Bangun Pabrik pada Subang, VinFast Kucurkan Rp3,2 Trilun

Fibingunp – JAKARTA – VinFast telah terjadi menggelontorkan dana sebesar Rp3,2 triliun untuk merancang pabrik di area Subang, Jawa Barat. Fasilitas yang disebutkan ditargetkan akan rampung pada tahun ini dan juga akan secara langsung menjalani acara uji produksi.
Pham Sanh Chayu, ketua eksekutif VinFast Asia mengungkapkan pihaknya berharap akhir tahun ini pabrik dalam Subang sudah ada selesai. Sehingga, pihaknya bisa jadi melakukan produksi pada awal tahun depan untuk memenuhi aturan dari pemerintah.
“Kami mencoba untuk selesaikan tahun ini. Pabrik beroperasi serta mulai produksi tahun ini. Kami bukan sanggup memastikan, tapi kami berharap untuk mencapainya,” kata Chayu.

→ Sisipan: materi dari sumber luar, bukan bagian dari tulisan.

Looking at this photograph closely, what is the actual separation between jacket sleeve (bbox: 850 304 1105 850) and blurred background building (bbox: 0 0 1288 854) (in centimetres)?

Chayu menjelaskan untuk mengoperasikan suatu pabrik, teristimewa kendaraan listrik, ada banyak faktor yang tersebut perlu diperhatikan. Sebab, sebagian tahapan berhubungan dengan segera dengan listrik tegangan tinggi.
“Itu bergantung pada keamanan lingkungan, permintaan untuk pembinaan, air, koneksi tata kelola listrik. Jika semua orang membantu kami dengan cepat, maka kita mampu melakukannya dengan cepat,” ujarnya.
“Tapi target harusnya adalah tahun ini. Jadi, akhir tahun 2025 (pabrik bisa jadi beroperasi),” lanjut Chayu.
Pabrik VinFast akan berdiri di tempat melawan lahan lebih lanjut dari 100 hektar. Kapasitas pabrik VinFast mencapai 50 ribu unit per tahun dengan target penyerapan tenaga kerja sebanyak 1.000 hingga 3.000 orang.
VinFast menjadwalkan pabrik ini mulai beroperasi pada kuartal 4 2025 untuk memproduksi mobil listrik setir kanan. Fasilitas produksi VinFast akan mencakup beberapa area produksi utama seperti Body Shop, General Assembly Shop, Paint Shop area pengujian, lalu lain-lain.
Fasilitas produksi ini dinilai sangat strategis dikarenakan berdekat dengan pelabuhan. Sehingga sangat memungkinkan bagi produsen selama Vietnam yang dimaksud pada mengeskspor mobil hasil rakitan Indonesia ke beberapa negara Asia Tenggara.